- THE TASKS:
**a)** Decide whether each statement agrees with the reviews of The Faraway Mountains below. Answer yes or no for each and quote the deciding words exactly. (i) The first part of the book follows three young friends on their last mountain climbing adventure in the Apuseni Mountains. (ii) The second part of the book is set in a small seaside village. (iii) In the second part, the dangers include encounters with the secret police.
**b)** Reproduce the passage of the reviews of The Faraway Mountains below that lies between "This week, I’ve" and "of a dictatorship.", inclusive.
**c)** Write what follows the final sentence of the reviews of The Faraway Mountains below.

- SOURCE TEXT:
····················

Reviewed by Andy Hutchings for Readers' Favorite

This week, I’ve been thoroughly absorbed by Radu Guiasu’s powerful depiction of friendship and determination in The Faraway Mountains. The book explores the lives of several young people living under a communist dictatorship, splitting between a group of friends on an expedition up a mountain – facing the perils of nature – and a talented pianist in the city desperate to escape. Exploring themes of friendship and surviving in a world that is inherently hostile toward you, the book delivers a remarkable insight into the reality of life beyond the Iron Curtain through the eyes of young people who have never seen life outside the painful rule of a dictatorship.

The human spirit is a difficult thing to sustain in a world that views people almost as if they were disposable commodities, and the ingredients needed to keep the flame of hope alive in such a context are elusive and often out of reach. But as Radu Guiasu explores in this seminal work, it isn’t impossible to retain your humanity and keep moving forward. His protagonists, each one rich in depth and nuance, form a powerful core in this narrative to show the reader how a better future can be fought for through the bonds we share with the people around us. Their friendship - and the journey that their friendship takes them on - is a beautiful contrast to the oppressive context in which The Faraway Mountains takes place, creating a powerful and moving portrayal of a single light burning brightly in a sea of darkness. As the story unfolds and the darkness threatens to overwhelm them, it is impossible not to spend page after page rooting for their journey to continue.

Bil Howard

The Faraway Mountains by Radu Guiau is broken into two parts. The first part deals with three young friends' last mountain climbing adventure in the Apuseni Mountains of northwestern Romania. They can discuss the pitfalls of the ruthless authoritarian regime under which their country is held captive, free from prying eyes and eavesdropping ears. However, their adventure is not without dangers, such as bear encounters, venomous adders, colorful locals, storms, dangerous climbs, flooded caves, and other challenges. Intertwined into the story is that of a brilliant young pianist, his ill-fated quest for freedom, and his last effort to free himself. The second part is their urban life in the dreary capital and the unique challenges of life, which include run-ins with feral dog packs and the secret police, which is different but no less dangerous as the three part ways to pursue the separate lives fated to each one.

····················

- LISTED ENTRIES:
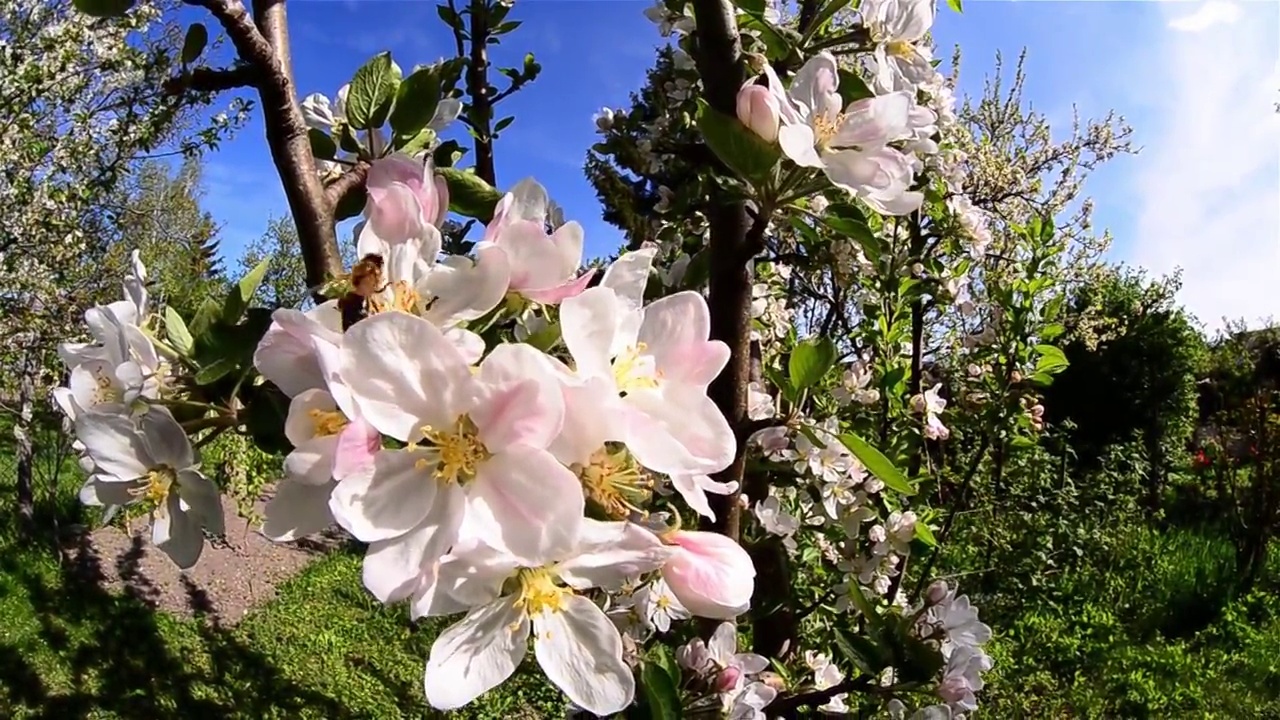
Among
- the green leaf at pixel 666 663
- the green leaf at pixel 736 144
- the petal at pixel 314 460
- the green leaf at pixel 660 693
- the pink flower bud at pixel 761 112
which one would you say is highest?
the pink flower bud at pixel 761 112

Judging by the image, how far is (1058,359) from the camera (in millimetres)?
2760

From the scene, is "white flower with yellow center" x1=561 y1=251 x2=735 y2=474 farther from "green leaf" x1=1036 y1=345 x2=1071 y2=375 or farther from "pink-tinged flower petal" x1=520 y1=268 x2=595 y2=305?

····················

- ANSWER LIST:
**a)**
(i) Yes: "The first part deals with three young friends' last mountain climbing adventure in the Apuseni Mountains of northwestern Romania."
(ii) No: "The second part is their urban life in the dreary capital"
(iii) Yes: "run-ins with feral dog packs and the secret police"

**b)**
This week, I’ve been thoroughly absorbed by Radu Guiasu’s powerful depiction of friendship and determination in The Faraway Mountains. The book explores the lives of several young people living under a communist dictatorship, splitting between a group of friends on an expedition up a mountain – facing the perils of nature – and a talented pianist in the city desperate to escape. Exploring themes of friendship and surviving in a world that is inherently hostile toward you, the book delivers a remarkable insight into the reality of life beyond the Iron Curtain through the eyes of young people who have never seen life outside the painful rule of a dictatorship.

**c)**
Few in the West truly understand the weight of a repressive regime like the one that cast its dark shadow over Romania during the Cold War. Thanks to Radu Guiau, we have a chance to follow three friends who are determined to maintain their freedom regardless of how heavy the hand of the oppressor becomes. In a well-crafted adventure story, the reader is given a glimpse into how the soul continues to be free despite what the body must adhere to on the outside. The contrast between rural and urban threats allowed me to gain a deeper understanding of the dangers those living under a totalitarian regime faced daily in a more profound way than a simple recitation of people's hardships. Radu expertly sets the scene in each case, putting you into the tall grass with venomous adders or reaching for a finger hold on a rock wall. Whether hiking in the mountains or navigating the streets of Bucharest, you’ll sense that someone or something is lurking in the shadows, ready to attack.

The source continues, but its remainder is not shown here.